Scene-based spatial questions
● ● ● ● ● ● ●
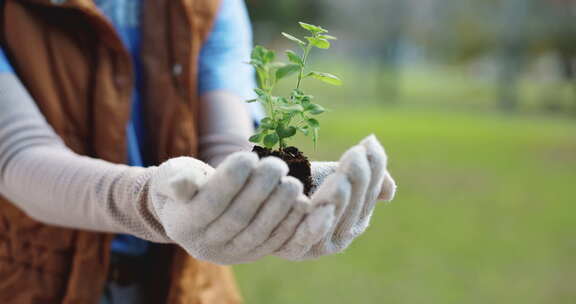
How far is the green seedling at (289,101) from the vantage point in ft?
4.63

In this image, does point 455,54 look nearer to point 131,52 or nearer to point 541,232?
point 541,232

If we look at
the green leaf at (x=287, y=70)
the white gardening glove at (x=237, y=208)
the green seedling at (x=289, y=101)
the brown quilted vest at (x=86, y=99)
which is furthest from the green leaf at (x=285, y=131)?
the brown quilted vest at (x=86, y=99)

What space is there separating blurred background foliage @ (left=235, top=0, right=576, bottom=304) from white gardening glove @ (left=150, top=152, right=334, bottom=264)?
1.62 metres

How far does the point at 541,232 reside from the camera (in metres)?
6.47

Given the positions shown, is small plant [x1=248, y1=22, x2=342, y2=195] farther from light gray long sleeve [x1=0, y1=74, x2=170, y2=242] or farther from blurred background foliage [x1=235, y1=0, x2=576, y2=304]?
blurred background foliage [x1=235, y1=0, x2=576, y2=304]

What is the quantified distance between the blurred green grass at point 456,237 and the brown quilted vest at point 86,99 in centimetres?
247

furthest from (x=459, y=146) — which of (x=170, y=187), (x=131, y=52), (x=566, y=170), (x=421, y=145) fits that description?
(x=170, y=187)

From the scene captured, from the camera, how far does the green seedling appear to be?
● ● ● ● ● ● ●
• **GOAL OF THE EXERCISE**:
Rewrite all of the records above as a numbered list, omitting blank lines and leaving out the pictures.

• **WRITTEN SOLUTION**:
1. How far is the green seedling at (289,101) from the vantage point in ft?
2. 4.63
3. In this image, does point 455,54 look nearer to point 131,52 or nearer to point 541,232?
4. point 541,232
5. If we look at
6. the green leaf at (x=287, y=70)
7. the white gardening glove at (x=237, y=208)
8. the green seedling at (x=289, y=101)
9. the brown quilted vest at (x=86, y=99)
10. which is furthest from the green leaf at (x=285, y=131)?
11. the brown quilted vest at (x=86, y=99)
12. What space is there separating blurred background foliage @ (left=235, top=0, right=576, bottom=304) from white gardening glove @ (left=150, top=152, right=334, bottom=264)?
13. 1.62 metres
14. How far does the point at 541,232 reside from the camera (in metres)?
15. 6.47
16. Given the positions shown, is small plant [x1=248, y1=22, x2=342, y2=195] farther from light gray long sleeve [x1=0, y1=74, x2=170, y2=242] or farther from blurred background foliage [x1=235, y1=0, x2=576, y2=304]?
17. blurred background foliage [x1=235, y1=0, x2=576, y2=304]
18. What is the quantified distance between the blurred green grass at point 456,237 and the brown quilted vest at point 86,99 in centimetres?
19. 247
20. furthest from (x=459, y=146) — which of (x=170, y=187), (x=131, y=52), (x=566, y=170), (x=421, y=145) fits that description?
21. (x=170, y=187)
22. From the scene captured, from the camera, how far does the green seedling appear to be?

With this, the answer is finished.